● Stored data:
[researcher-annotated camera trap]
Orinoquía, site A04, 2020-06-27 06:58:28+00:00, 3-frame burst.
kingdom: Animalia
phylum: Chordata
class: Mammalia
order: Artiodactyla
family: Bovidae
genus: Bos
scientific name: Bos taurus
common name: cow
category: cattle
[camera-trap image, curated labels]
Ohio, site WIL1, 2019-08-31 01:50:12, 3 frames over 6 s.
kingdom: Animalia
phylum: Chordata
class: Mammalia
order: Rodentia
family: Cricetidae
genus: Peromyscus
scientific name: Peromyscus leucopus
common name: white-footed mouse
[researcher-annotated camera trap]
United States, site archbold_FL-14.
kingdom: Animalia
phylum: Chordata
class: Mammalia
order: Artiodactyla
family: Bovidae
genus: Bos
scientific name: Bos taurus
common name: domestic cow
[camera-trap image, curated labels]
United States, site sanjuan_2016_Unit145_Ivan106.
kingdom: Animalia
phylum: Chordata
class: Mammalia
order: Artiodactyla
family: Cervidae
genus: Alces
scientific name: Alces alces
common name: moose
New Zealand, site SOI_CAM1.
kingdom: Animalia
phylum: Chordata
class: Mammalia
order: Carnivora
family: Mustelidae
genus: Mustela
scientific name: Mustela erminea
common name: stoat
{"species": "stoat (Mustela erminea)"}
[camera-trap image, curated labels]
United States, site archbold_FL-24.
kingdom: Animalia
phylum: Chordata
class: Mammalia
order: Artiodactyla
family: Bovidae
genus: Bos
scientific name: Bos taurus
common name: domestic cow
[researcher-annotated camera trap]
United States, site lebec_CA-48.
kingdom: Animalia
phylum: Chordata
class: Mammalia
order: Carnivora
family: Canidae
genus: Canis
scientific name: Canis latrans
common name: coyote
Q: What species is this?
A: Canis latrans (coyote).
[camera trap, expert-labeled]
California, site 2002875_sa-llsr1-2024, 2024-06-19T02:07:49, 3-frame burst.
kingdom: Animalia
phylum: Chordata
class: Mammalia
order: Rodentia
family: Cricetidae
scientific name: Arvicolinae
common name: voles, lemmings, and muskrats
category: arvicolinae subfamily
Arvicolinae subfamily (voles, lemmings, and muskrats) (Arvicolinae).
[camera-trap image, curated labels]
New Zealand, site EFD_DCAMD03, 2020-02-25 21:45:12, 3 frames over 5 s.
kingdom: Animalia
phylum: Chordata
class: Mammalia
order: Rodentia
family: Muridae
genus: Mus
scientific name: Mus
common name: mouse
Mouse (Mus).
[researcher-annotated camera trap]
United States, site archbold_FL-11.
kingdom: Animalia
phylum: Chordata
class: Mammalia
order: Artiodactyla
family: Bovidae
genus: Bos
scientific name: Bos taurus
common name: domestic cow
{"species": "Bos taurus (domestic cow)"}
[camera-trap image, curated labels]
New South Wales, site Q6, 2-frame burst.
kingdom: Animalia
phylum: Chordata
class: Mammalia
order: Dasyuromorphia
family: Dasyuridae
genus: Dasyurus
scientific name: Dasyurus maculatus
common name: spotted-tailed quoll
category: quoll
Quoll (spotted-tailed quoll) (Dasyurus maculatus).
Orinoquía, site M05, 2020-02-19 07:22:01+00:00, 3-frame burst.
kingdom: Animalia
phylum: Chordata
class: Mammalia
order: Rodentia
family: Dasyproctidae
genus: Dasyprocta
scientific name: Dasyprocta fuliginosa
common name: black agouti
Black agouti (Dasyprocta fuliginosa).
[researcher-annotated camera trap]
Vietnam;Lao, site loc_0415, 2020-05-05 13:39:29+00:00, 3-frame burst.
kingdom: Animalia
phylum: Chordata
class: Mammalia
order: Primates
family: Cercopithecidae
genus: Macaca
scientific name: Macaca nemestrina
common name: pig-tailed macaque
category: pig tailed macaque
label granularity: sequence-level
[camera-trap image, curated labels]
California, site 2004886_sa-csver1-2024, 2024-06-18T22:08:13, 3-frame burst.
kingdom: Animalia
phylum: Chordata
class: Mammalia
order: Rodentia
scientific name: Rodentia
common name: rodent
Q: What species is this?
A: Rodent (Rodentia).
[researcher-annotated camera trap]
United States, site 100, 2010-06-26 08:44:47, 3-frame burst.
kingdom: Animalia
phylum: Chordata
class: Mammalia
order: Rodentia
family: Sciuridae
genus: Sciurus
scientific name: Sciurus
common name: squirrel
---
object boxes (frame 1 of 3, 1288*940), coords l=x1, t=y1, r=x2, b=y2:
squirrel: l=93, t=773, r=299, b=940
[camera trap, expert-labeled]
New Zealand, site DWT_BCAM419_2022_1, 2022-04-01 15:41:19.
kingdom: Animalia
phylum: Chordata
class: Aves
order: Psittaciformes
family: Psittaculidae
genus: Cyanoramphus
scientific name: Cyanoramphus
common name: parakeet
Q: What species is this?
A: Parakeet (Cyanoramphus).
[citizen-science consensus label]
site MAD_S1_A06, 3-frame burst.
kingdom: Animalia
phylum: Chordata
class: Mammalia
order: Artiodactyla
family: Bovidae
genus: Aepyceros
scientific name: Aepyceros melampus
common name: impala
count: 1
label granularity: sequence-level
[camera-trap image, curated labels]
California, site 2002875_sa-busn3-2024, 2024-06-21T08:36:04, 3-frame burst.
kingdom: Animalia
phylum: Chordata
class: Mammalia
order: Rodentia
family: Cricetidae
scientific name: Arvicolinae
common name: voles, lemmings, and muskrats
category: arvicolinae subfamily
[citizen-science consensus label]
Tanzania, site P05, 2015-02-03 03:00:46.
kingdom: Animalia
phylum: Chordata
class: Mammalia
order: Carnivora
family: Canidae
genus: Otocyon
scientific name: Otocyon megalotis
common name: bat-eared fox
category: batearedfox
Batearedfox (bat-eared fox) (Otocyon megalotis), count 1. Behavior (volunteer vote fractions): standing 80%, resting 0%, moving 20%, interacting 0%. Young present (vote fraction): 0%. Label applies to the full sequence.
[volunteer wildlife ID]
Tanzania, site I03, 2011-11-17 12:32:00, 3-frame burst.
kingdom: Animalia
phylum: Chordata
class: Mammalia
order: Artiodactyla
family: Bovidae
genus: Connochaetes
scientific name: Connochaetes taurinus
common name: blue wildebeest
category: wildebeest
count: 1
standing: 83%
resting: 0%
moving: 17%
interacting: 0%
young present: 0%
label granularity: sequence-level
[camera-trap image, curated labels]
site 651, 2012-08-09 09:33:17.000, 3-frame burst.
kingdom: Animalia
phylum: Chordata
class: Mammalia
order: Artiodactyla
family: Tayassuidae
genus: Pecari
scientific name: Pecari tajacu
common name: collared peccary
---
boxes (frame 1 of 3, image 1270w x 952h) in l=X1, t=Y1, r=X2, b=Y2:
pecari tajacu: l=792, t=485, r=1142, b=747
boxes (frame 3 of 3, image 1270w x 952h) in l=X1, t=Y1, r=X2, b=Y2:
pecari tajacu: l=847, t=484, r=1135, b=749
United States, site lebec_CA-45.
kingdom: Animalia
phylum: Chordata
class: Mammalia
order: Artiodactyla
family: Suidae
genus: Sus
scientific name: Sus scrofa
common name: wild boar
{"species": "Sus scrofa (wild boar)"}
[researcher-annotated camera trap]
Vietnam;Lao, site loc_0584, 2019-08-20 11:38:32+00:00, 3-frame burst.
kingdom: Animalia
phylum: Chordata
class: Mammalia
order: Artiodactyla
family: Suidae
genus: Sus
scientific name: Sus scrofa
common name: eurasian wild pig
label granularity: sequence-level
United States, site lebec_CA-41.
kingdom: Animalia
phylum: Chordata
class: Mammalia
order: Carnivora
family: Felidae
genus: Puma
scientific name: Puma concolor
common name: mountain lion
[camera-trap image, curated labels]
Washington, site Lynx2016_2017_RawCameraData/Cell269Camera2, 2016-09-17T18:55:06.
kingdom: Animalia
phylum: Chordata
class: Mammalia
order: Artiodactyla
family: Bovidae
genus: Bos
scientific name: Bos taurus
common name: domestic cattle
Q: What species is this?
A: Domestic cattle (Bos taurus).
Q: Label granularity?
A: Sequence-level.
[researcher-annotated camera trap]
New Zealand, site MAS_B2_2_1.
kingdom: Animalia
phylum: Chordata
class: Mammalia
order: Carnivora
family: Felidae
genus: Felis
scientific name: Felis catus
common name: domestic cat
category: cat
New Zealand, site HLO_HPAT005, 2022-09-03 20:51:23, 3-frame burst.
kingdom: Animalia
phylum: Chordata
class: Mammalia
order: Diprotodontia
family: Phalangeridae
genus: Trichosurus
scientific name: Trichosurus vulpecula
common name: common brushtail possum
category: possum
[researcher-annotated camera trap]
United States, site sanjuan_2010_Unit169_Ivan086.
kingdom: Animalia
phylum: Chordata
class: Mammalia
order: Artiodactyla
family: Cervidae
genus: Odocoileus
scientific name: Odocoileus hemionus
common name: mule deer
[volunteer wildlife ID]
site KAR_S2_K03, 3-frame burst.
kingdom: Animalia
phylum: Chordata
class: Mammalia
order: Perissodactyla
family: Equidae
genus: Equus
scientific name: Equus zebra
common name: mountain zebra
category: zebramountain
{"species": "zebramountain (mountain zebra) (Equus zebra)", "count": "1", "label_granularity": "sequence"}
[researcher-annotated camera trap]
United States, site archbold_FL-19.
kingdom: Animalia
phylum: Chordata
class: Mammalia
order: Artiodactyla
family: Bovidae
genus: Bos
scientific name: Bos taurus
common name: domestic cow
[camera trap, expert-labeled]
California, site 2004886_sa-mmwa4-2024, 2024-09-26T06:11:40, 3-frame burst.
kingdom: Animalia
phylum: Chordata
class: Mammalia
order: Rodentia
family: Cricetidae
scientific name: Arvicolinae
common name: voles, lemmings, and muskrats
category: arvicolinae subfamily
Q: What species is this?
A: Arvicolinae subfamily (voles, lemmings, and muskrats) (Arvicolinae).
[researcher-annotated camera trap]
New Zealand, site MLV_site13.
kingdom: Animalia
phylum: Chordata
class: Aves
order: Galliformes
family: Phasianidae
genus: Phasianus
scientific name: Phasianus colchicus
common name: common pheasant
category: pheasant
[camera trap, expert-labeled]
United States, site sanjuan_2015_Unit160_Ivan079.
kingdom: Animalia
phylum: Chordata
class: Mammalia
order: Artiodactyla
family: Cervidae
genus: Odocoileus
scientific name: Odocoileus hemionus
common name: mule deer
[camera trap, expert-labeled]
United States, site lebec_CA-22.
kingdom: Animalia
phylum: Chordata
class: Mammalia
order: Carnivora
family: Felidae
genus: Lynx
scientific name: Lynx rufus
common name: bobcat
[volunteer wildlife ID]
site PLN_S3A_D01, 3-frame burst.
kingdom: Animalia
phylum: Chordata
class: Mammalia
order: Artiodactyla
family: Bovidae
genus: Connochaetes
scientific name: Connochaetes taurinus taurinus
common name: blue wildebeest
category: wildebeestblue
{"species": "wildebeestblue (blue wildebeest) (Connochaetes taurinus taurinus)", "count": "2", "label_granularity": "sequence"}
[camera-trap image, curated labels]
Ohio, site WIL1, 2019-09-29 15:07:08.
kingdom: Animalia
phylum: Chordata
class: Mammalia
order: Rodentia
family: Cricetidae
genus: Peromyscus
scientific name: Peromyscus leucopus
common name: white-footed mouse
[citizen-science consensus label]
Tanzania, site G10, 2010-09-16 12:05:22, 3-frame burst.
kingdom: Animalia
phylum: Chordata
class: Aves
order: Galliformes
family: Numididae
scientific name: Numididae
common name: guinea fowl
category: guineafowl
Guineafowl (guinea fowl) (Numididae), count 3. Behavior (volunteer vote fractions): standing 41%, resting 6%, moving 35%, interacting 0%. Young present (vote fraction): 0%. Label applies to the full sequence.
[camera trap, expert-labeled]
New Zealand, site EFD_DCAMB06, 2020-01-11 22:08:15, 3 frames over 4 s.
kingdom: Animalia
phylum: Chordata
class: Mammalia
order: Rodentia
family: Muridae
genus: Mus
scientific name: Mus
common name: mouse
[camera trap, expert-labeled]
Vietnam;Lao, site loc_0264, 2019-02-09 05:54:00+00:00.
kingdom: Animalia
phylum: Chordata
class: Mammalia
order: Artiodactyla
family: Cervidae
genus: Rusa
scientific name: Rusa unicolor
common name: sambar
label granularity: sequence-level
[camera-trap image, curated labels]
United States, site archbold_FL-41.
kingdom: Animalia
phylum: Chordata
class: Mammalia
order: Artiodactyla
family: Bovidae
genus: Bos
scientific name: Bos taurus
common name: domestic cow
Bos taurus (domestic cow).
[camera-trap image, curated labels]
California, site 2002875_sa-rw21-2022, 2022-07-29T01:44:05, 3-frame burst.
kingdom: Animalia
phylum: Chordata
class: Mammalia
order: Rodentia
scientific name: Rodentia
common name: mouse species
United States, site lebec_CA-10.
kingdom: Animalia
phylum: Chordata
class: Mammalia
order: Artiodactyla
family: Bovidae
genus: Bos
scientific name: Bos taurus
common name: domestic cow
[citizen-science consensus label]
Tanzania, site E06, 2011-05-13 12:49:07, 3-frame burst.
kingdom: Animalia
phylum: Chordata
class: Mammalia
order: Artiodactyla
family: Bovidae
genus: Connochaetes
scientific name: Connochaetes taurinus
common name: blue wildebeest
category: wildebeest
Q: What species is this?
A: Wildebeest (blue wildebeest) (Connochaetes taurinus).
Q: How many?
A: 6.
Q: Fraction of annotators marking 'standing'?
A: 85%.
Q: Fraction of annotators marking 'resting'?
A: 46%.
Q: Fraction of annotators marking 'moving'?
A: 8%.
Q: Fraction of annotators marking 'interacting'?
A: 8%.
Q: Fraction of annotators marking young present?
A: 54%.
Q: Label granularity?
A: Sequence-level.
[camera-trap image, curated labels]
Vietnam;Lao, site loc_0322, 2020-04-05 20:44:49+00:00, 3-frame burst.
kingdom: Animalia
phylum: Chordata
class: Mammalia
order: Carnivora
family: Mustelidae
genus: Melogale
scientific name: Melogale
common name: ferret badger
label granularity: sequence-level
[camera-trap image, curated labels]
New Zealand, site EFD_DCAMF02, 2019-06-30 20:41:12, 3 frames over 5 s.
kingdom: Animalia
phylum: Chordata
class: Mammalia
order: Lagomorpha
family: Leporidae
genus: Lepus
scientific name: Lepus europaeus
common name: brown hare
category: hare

● Work item:
As listed above, the lines from the line with "category: possum" to the line with "category: zebramountain" are to be echoed exactly, with both ends included and nothing added.

● Task output:
category: possum
[researcher-annotated camera trap]
United States, site sanjuan_2010_Unit169_Ivan086.
kingdom: Animalia
phylum: Chordata
class: Mammalia
order: Artiodactyla
family: Cervidae
genus: Odocoileus
scientific name: Odocoileus hemionus
common name: mule deer
[volunteer wildlife ID]
site KAR_S2_K03, 3-frame burst.
kingdom: Animalia
phylum: Chordata
class: Mammalia
order: Perissodactyla
family: Equidae
genus: Equus
scientific name: Equus zebra
common name: mountain zebra
category: zebramountain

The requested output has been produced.